Tip: Each coupling connects the turbovec as a store of the drag vector. Look documentation/compilation/ in the repo for full usage examples for each framework.

Using turbovec in Rust

The Rust API includes the Python API. Both TurboQuantIndex again IdMapIndex are available. All x86_64 builds target AVX2 as base; AVX-512 is enabled at runtime by feature detection.

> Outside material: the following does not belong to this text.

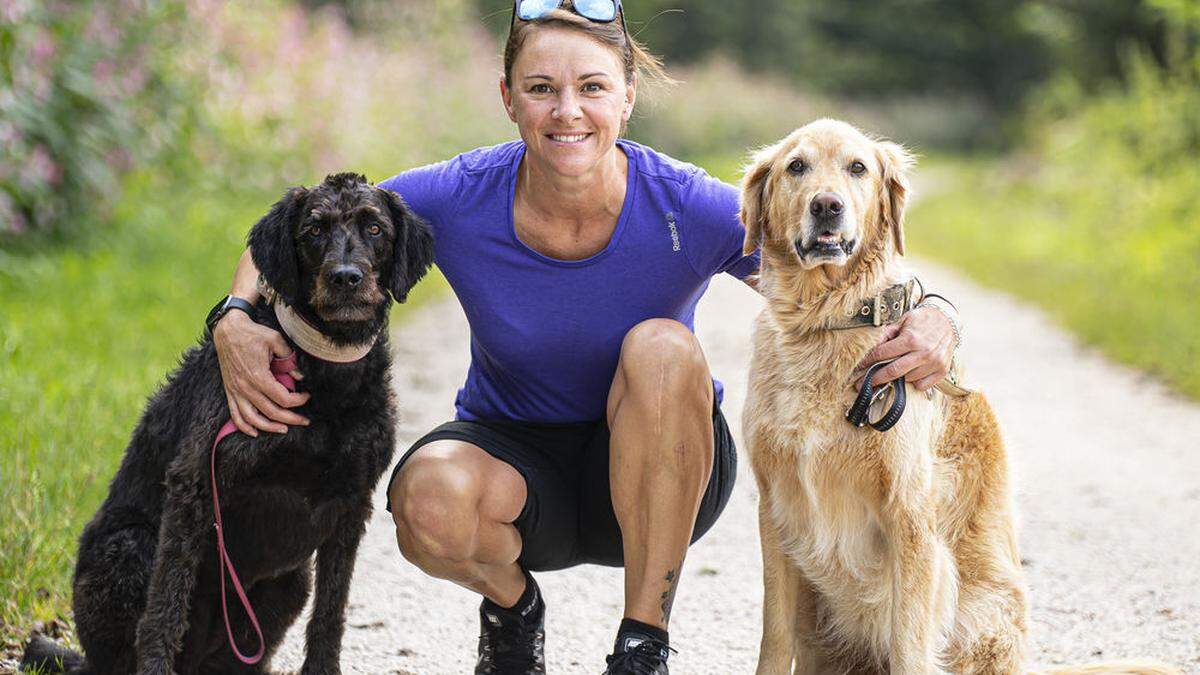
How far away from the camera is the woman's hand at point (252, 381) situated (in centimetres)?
295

use turbovec::TurboQuantIndex;

let mut index = TurboQuantIndex::new(1536, 4);
index.add(&vectors);

let results = index.search(&queries, 10);

index.write("index.tv").unwrap();
let loaded = TurboQuantIndex::load("index.tv").unwrap();

📚 Full API: docs/api.md

⭐ github.com/RyanCodrai/turbovec

Key Takeaways

  • No codebook training. turbovec indexes vectors instantly – no k-means, no reconstruction as the corpus grows.
  • 16x compression. A 1536-dim float32 vector shrinks from 6,144 bytes to 384 bytes with 2-bit quantization.
  • Faster than FAISS on ARM. turbovec outperforms FAISS IndexPQFastScan by 12–20% on ARM for all configurations.
  • Close distortion. TurboQuant achieves a distortion within ~2.7x of Shannon's lower bound – almost close to the theoretical limit.
  • Full location. No managed service, no data out – pairs or any open source embedding model for the air-gapped RAG stack.